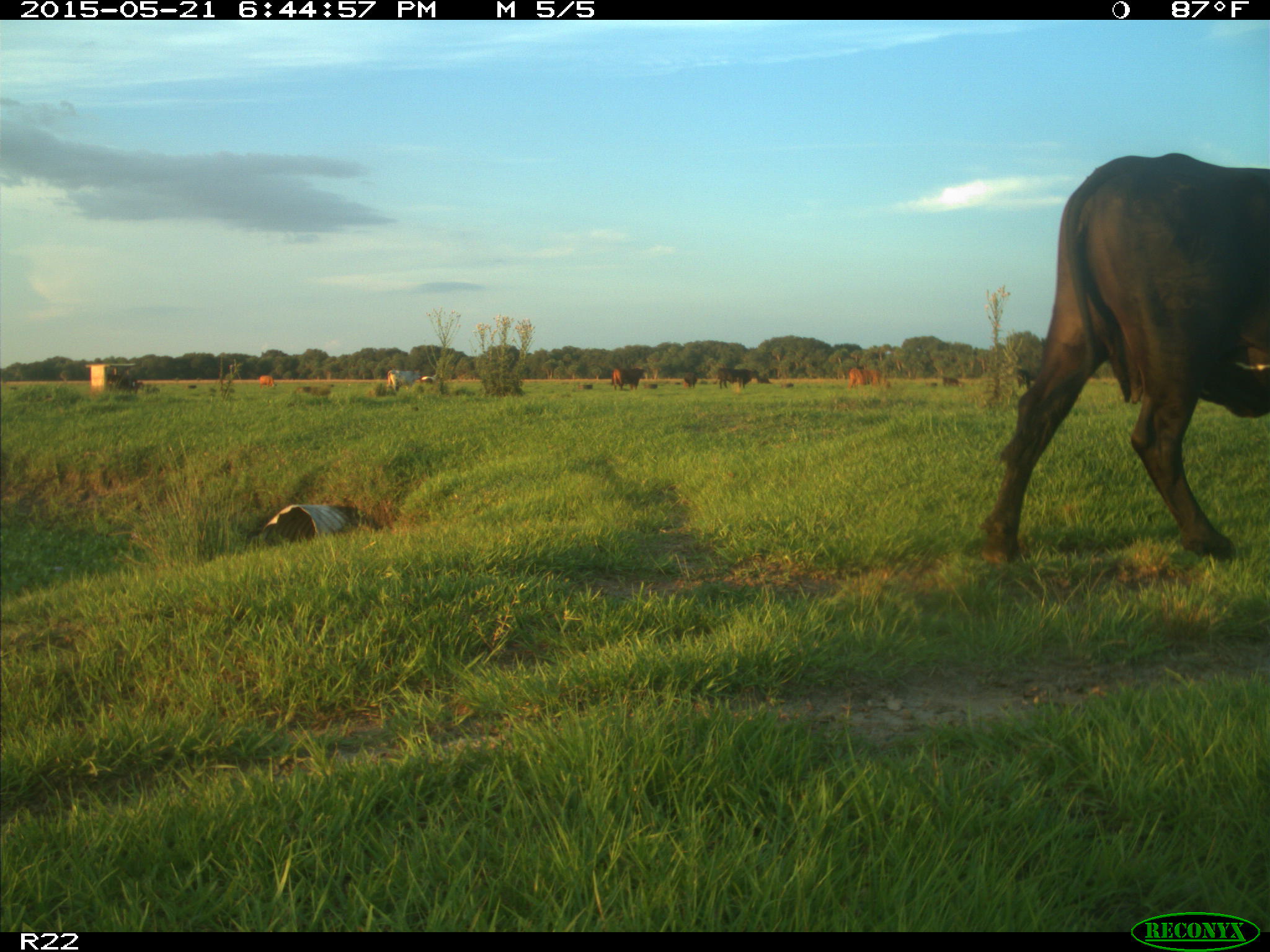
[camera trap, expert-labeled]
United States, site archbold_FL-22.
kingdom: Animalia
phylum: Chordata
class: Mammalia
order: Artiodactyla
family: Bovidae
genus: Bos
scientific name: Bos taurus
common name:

####################

Exercise goal:
Repeat each entry precisely as it appears. Leave the pictures out.

Output of the exercise:
[camera trap, expert-labeled]
United States, site archbold_FL-22.
kingdom: Animalia
phylum: Chordata
class: Mammalia
order: Artiodactyla
family: Bovidae
genus: Bos
scientific name: Bos taurus
common name:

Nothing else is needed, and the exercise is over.